Collected data
##############################

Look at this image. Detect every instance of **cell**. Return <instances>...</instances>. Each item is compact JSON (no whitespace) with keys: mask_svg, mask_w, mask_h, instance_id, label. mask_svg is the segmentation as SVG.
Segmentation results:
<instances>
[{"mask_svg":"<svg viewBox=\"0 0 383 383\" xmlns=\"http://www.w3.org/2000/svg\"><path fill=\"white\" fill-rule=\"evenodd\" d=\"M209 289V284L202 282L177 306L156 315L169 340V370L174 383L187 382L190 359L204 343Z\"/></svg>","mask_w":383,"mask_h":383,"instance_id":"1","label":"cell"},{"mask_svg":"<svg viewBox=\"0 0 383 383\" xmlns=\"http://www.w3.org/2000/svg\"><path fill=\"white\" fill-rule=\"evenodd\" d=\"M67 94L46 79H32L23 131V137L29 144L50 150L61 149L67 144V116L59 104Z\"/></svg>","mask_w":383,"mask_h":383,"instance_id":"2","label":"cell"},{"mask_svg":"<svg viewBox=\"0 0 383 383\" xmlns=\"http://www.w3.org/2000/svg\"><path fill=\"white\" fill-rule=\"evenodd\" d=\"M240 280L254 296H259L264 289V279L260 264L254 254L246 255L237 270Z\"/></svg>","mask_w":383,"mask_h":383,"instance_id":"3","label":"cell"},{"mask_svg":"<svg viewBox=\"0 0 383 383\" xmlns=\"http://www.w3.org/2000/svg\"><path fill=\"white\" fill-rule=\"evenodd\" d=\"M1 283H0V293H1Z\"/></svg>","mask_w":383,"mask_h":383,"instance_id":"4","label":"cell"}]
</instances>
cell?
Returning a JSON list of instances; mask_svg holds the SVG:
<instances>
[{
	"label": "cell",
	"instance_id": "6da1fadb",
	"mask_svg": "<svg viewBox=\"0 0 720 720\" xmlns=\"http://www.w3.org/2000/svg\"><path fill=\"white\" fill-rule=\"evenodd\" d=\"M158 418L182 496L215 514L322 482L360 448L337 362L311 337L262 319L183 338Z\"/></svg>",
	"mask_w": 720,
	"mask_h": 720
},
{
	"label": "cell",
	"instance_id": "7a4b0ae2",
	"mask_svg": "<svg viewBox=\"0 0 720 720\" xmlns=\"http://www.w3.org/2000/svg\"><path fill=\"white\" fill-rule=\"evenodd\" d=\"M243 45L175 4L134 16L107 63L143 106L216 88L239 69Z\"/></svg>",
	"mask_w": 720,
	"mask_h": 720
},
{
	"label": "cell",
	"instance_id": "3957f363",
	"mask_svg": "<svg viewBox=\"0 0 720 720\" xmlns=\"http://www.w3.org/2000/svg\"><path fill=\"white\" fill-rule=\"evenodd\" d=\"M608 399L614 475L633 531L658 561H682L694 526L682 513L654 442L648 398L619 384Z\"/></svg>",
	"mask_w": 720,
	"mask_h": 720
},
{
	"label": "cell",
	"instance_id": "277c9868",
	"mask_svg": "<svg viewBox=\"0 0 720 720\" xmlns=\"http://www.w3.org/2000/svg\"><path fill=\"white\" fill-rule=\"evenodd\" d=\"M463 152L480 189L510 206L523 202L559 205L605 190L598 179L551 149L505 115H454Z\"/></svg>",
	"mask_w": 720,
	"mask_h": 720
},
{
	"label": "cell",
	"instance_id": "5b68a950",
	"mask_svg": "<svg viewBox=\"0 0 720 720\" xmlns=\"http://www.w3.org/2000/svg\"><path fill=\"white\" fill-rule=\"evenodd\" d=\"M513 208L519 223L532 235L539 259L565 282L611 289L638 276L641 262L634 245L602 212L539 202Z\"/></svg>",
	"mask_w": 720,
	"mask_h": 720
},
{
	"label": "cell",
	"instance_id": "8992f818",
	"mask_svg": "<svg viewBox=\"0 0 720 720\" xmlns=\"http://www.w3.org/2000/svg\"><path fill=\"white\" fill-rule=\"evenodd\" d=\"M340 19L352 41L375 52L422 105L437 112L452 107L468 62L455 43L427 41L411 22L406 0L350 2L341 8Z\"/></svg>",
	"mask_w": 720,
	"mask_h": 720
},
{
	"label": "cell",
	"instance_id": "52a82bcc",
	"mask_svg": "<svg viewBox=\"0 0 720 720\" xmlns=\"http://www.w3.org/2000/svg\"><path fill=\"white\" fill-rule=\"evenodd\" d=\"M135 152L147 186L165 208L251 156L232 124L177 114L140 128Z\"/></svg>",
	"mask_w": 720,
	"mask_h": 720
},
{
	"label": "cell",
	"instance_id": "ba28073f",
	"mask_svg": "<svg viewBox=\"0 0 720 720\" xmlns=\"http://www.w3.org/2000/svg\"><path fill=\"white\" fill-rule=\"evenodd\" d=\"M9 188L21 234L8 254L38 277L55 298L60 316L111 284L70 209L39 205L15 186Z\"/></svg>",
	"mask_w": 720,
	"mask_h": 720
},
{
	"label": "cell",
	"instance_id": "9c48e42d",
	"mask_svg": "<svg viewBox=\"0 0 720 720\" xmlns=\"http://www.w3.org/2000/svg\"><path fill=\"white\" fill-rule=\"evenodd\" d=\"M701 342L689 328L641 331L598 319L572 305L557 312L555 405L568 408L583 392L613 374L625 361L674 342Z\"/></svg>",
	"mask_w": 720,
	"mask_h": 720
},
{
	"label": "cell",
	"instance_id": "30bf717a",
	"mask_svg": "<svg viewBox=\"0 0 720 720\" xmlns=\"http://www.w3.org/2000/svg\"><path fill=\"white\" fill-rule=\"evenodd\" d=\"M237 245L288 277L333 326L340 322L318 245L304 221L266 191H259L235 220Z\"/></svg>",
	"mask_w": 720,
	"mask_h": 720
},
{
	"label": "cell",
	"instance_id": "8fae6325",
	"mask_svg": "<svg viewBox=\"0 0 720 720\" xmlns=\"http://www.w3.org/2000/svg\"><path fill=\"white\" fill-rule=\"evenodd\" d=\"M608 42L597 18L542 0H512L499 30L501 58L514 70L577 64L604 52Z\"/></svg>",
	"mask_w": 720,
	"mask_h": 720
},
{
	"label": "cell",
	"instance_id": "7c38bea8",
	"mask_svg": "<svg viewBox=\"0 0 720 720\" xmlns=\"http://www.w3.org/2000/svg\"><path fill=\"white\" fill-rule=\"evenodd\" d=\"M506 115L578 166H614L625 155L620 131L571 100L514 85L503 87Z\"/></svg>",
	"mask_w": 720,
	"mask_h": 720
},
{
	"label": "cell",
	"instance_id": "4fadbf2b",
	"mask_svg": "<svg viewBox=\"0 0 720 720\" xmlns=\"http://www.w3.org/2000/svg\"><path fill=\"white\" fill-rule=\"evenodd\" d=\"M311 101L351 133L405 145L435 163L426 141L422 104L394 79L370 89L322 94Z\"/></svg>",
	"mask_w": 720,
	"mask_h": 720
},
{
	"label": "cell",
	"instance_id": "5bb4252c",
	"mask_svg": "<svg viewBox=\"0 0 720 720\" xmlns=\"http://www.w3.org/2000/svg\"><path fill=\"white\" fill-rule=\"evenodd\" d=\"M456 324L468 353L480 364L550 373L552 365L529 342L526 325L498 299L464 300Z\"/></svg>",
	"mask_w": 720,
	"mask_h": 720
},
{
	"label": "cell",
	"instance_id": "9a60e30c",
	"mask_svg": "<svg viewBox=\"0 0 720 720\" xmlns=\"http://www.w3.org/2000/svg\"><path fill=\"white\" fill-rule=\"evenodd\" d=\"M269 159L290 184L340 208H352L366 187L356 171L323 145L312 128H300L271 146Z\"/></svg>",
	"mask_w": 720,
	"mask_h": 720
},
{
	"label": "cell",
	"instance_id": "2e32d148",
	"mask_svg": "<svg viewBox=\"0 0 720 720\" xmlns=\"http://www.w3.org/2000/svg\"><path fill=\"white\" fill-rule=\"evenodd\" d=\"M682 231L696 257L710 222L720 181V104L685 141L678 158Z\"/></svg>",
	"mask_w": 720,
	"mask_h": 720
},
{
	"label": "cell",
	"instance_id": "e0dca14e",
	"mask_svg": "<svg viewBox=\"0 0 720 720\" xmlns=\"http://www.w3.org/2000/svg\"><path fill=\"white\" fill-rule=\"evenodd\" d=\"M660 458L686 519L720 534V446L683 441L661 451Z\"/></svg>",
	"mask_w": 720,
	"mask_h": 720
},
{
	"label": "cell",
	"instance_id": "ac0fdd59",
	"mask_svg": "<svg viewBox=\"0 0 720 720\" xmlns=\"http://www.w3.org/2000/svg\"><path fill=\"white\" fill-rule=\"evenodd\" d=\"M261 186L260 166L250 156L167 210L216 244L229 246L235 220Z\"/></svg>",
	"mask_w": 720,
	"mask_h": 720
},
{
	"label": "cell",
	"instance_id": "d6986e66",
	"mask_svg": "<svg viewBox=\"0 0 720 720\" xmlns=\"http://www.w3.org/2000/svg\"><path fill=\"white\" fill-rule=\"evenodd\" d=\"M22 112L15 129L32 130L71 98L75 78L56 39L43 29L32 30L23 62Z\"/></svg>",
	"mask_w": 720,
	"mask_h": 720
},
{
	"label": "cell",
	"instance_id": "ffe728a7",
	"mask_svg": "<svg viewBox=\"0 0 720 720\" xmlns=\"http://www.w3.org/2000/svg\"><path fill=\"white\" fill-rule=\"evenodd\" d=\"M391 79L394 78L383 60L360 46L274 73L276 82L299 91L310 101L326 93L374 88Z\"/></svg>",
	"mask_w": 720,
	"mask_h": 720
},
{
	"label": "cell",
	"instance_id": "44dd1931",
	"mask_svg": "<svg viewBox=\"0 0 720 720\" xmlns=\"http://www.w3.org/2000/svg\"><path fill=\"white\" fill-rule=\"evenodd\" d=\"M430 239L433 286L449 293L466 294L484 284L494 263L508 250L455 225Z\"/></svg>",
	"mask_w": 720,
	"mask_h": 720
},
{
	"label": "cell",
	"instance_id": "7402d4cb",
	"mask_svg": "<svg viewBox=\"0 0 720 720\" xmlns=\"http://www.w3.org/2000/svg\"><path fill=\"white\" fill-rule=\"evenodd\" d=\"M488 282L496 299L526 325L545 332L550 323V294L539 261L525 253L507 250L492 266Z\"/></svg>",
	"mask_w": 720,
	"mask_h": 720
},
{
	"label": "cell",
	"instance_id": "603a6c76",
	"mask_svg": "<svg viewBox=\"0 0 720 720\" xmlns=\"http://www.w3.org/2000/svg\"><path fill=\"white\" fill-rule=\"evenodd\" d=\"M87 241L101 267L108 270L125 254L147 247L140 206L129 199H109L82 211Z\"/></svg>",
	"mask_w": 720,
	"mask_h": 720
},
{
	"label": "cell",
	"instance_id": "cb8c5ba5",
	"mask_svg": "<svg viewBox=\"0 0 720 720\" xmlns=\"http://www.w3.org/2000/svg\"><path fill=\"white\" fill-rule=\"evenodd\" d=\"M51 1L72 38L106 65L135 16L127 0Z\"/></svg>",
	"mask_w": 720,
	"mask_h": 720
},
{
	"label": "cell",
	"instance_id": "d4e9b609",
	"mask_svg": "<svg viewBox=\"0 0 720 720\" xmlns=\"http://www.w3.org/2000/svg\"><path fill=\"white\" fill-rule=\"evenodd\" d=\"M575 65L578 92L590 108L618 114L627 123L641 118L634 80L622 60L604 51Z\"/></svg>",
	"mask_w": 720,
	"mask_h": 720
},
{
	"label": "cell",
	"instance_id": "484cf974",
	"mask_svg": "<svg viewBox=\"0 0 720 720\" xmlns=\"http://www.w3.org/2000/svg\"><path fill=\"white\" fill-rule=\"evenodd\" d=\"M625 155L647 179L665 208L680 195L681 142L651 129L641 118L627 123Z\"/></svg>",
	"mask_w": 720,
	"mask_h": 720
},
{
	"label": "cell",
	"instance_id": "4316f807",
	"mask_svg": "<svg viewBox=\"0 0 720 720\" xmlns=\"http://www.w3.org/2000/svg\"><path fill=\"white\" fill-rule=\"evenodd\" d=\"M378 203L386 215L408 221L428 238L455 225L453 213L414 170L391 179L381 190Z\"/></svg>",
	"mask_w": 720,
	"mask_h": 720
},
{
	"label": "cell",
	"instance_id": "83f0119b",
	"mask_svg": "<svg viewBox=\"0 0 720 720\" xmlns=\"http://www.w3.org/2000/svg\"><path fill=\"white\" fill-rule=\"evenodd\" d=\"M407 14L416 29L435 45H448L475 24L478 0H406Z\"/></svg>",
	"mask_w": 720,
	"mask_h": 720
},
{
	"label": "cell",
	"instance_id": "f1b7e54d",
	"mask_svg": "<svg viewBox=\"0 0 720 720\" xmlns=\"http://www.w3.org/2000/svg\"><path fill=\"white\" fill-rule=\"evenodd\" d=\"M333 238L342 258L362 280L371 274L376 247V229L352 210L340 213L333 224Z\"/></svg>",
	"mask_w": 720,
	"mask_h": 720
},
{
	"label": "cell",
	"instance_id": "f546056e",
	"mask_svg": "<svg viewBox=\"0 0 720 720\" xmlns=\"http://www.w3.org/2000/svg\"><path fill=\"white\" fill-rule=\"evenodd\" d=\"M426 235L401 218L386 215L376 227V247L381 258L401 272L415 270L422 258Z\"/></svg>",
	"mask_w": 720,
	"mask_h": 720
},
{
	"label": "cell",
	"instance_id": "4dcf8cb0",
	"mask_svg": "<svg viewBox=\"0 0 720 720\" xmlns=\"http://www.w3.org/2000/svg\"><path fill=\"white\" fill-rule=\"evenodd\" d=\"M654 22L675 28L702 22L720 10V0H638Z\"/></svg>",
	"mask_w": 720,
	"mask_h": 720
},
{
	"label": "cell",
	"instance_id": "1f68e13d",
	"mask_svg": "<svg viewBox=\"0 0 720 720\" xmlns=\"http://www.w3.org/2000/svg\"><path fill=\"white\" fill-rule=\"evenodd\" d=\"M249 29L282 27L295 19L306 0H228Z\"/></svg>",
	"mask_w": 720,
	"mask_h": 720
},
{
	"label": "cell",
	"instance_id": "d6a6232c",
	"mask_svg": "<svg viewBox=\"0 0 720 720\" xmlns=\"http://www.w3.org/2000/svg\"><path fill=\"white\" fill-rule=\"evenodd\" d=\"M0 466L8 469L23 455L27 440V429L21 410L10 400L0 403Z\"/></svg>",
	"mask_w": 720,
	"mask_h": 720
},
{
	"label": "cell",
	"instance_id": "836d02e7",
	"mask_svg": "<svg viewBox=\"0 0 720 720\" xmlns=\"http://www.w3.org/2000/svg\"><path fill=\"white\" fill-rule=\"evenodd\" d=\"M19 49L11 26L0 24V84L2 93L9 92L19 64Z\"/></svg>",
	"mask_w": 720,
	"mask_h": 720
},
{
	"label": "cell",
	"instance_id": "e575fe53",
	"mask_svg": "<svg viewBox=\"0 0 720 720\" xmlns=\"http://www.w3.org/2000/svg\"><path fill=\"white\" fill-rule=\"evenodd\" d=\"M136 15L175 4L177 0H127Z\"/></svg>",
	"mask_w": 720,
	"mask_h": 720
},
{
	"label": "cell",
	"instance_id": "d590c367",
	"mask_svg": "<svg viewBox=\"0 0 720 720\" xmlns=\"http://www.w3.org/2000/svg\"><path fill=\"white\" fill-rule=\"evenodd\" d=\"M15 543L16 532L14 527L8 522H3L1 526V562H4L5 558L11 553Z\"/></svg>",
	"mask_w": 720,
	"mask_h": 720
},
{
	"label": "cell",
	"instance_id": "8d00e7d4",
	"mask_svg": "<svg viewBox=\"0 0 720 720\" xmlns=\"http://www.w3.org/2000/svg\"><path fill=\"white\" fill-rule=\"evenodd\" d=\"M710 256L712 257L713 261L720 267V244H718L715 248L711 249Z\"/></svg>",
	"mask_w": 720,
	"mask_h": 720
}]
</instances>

##############################

Task to carry out:
List every line of the listing that contains the string "JSON".

Written answer:
Look at this image. Detect every instance of **cell**. Return <instances>...</instances>. Each item is compact JSON (no whitespace) with keys: mask_svg, mask_w, mask_h, instance_id, label. mask_svg is the segmentation as SVG.
Returning a JSON list of instances; mask_svg holds the SVG:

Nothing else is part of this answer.